Multicultural Management: It’s Challenging

It’s a global world. Tech enables conversations with people on multiple continents in multiple time zones. Video conferencing links people across the globe 24/7. AI-powered language tools such as Google Translate change one language to another with a click. You can watch a presentation in another country on your smart phone through airpods that travel with you. And social media connects us with people in our networks and then exponentially, in our networks’ networks.


Multicultural Teams are the Norm

However, the fact that people can very easily connect does not necessarily mean they understand one another. This is a critical issue for companies as more and more organizations are relying on multicultural teams. From Fortune 500 corporations to family run businesses, multicultural work teams have become the norm. Close collaboration among individuals of different nationalities, values, and behaviours is standard operating procedure.


Studies have shown that multicultural teams, thanks to their cultural diversity, often approach business problems from a range of perspectives (technical, commercial, human) ultimately developing better solutions to complex problems. However, multicultural teams face particular obstacles. To overcome these challenges, companies must plan, train, and provide specific initiatives for support.


According to Thierry Baux, Managing Partner of IMSA Search Global Partners France and CEO of B-Ressource, “Most of our clients are utilizing multicultural teams. Whether they are setting up a subsidiary in Brazil, buying a company in Korea, recruiting in Mexico, selling in China, or managing a plant in India, they require cross-cultural collaboration. Yet, each situation brings with it unique human resource issues.”
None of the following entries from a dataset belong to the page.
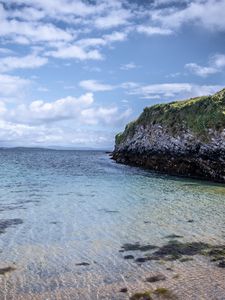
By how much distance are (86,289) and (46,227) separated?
24.1 feet

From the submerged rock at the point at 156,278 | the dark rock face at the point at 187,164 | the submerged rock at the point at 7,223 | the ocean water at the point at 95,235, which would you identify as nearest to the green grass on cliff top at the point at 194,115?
the dark rock face at the point at 187,164

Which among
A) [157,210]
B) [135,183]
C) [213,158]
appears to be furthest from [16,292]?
[213,158]

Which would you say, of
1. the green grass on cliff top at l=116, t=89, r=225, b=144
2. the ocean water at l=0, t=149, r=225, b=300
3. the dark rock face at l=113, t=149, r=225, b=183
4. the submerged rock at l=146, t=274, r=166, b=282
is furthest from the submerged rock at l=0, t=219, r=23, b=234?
the green grass on cliff top at l=116, t=89, r=225, b=144

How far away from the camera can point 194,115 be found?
50.0m

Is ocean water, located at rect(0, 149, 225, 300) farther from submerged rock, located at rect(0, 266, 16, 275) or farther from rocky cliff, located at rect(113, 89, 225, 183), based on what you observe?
rocky cliff, located at rect(113, 89, 225, 183)

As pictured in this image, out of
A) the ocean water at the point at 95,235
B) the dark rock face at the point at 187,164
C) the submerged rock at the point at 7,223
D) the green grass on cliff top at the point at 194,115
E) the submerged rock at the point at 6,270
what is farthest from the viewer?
the green grass on cliff top at the point at 194,115

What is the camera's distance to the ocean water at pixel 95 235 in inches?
407

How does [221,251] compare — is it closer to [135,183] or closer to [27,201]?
[27,201]

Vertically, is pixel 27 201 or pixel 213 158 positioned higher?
pixel 213 158

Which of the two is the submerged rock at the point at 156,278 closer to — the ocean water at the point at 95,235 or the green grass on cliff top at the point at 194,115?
the ocean water at the point at 95,235

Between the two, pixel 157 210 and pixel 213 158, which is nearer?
pixel 157 210

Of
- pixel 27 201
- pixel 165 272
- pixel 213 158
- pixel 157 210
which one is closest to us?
pixel 165 272

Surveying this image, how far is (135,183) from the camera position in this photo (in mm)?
34656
Across Cultures, Differences Arise

Different cultures may appreciate different work styles with different measures of success. So while Latin culture encourages people to express their emotions, even in the workplace, Japanese culture focuses on harmony without confrontation. In France, trust is heavily dependent on personal relationships, while in Germany and Japan trust is built on evidence and facts. And while a French executive may aspire to maximize originality, a German team leader may strive for the greatest utility. Global business leaders and entrepreneurs are often faced with teams that span the world. Among their most prevalent challenges is intercultural management.


Understanding “Local”

Misinterpretation of behaviours, signs, and cues can lead to intercultural tensions. When abroad, we all have a propensity to use our own value system as a reference point, or to unconsciously impose it on others. When travelling, heightened awareness of the local value systems, including normative business practices will help minimize conflicts.


But, once you understand the local culture, don’t assume that all local people fit the same profile. Another common mistake is generalizing, defining all employees in a certain country by a simplified profile. As employees are increasingly transient, moving, studying, working, partnering, and living abroad, they internalize many different combinations of cultural traits.


To overcome inherent bias, consult a trusted local representative. Engage them to teach about national, regional, and local culture, as well as the company culture, team culture, and individual executive style. Multicultural team training is a necessity.


Invite Inclusiveness

As anthropologist Edward Twitchell Hall noted, “All business is between people – anything that complicates or hinders relationships between people, compromises the business.” A culture of inclusiveness and respect for others makes employees feel valued. To create a positive work culture, the C-Suite and multicultural team leaders need self-awareness to ensure they are sensitive and trained in how to welcome diversity. One very tangible issue that impacts whether people feel respected is time zone. Consider rotating meeting times so everyone’s needs are more equally addressed.


Respect for Languages

English has become the universal language of exchange. However, in intercultural situations, the team leader must be aware that speaking English, rather than one’s native tongue may inhibit expressions of feelings. The leader should make room for techniques that encourage people to express themselves, whether in English or the local language.


Be Humble, Be Curious, Be Patient

Finally, adds Thierry Baux, “Clients ask us, ‘What qualities are essential for multicultural team leadership success?’ We respond, ‘Be Humble, Be Curious, Be Patient.’ Humility means focusing on listening rather than talking. Curiosity means asking questions to promote understanding and accepting differences. Patience means improving your tolerance for frustration when things are not expressed or implemented your way.”